Sicherheitsexperten warnen, Feinde des Landes – allen voran der Iran, die libanesische Hisbollah-Miliz sowie militante Palästinenserorganisationen im Gazastreifen – könnten die Gunst der Stunde für Angriffe auf den innenpolitisch geschwächten Staat Israel nutzen. Da ist Gysling skeptisch: «Natürlich freut sich der Iran über die israelische Krise, aber eine Attacke wird Teheran nicht wagen. Denn von den Israeli weiss man: Sobald sie bedroht werden, stehen sie wieder zusammen.»
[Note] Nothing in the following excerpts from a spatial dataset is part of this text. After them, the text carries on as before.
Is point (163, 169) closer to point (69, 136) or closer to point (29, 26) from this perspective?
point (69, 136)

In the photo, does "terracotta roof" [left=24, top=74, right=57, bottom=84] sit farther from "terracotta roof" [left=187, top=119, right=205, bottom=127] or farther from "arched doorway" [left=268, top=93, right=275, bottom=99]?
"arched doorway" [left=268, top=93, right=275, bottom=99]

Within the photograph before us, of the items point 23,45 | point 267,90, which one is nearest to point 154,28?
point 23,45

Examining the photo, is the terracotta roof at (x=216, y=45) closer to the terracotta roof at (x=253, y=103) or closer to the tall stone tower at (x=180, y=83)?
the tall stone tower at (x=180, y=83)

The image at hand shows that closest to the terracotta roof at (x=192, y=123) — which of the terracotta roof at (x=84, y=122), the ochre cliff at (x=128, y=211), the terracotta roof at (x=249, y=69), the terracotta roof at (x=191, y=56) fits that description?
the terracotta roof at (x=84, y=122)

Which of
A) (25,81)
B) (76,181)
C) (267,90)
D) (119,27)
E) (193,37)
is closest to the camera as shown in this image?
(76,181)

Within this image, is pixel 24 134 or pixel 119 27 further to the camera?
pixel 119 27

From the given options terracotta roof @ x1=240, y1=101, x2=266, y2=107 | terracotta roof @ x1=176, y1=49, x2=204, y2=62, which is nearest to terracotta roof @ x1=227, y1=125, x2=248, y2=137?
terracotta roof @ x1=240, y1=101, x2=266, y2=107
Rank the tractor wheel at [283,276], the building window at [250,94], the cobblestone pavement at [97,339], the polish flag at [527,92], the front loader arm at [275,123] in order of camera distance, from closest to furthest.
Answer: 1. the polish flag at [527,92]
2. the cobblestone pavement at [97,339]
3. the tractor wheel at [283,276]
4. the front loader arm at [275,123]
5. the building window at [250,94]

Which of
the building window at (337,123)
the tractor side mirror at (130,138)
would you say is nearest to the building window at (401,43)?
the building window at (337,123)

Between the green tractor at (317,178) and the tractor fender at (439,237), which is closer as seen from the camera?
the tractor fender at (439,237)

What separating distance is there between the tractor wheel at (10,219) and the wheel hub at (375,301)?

Auch die Lage in den Palästinensergebieten bleibt sehr angespannt: Zum dritten Mal binnen eines Monats kam es am Samstagabend in der Ortschaft Huwara im Westjordanland zu einem Anschlag auf Israelis. Dabei wurden nach Militärangaben zwei Soldaten verletzt, einer davon schwer. Den Berichten zufolge schoss ein mutmasslich palästinensischer Täter aus einem fahrenden Auto.
Erst vor knapp einer Woche war ein Israeli bei einem Anschlag in dem Ort schwer verletzt worden. Vor einem Monat wurden dort zwei israelische Brüder getötet. Anschliessend kam es zu schweren Ausschreitungen israelischer Siedler.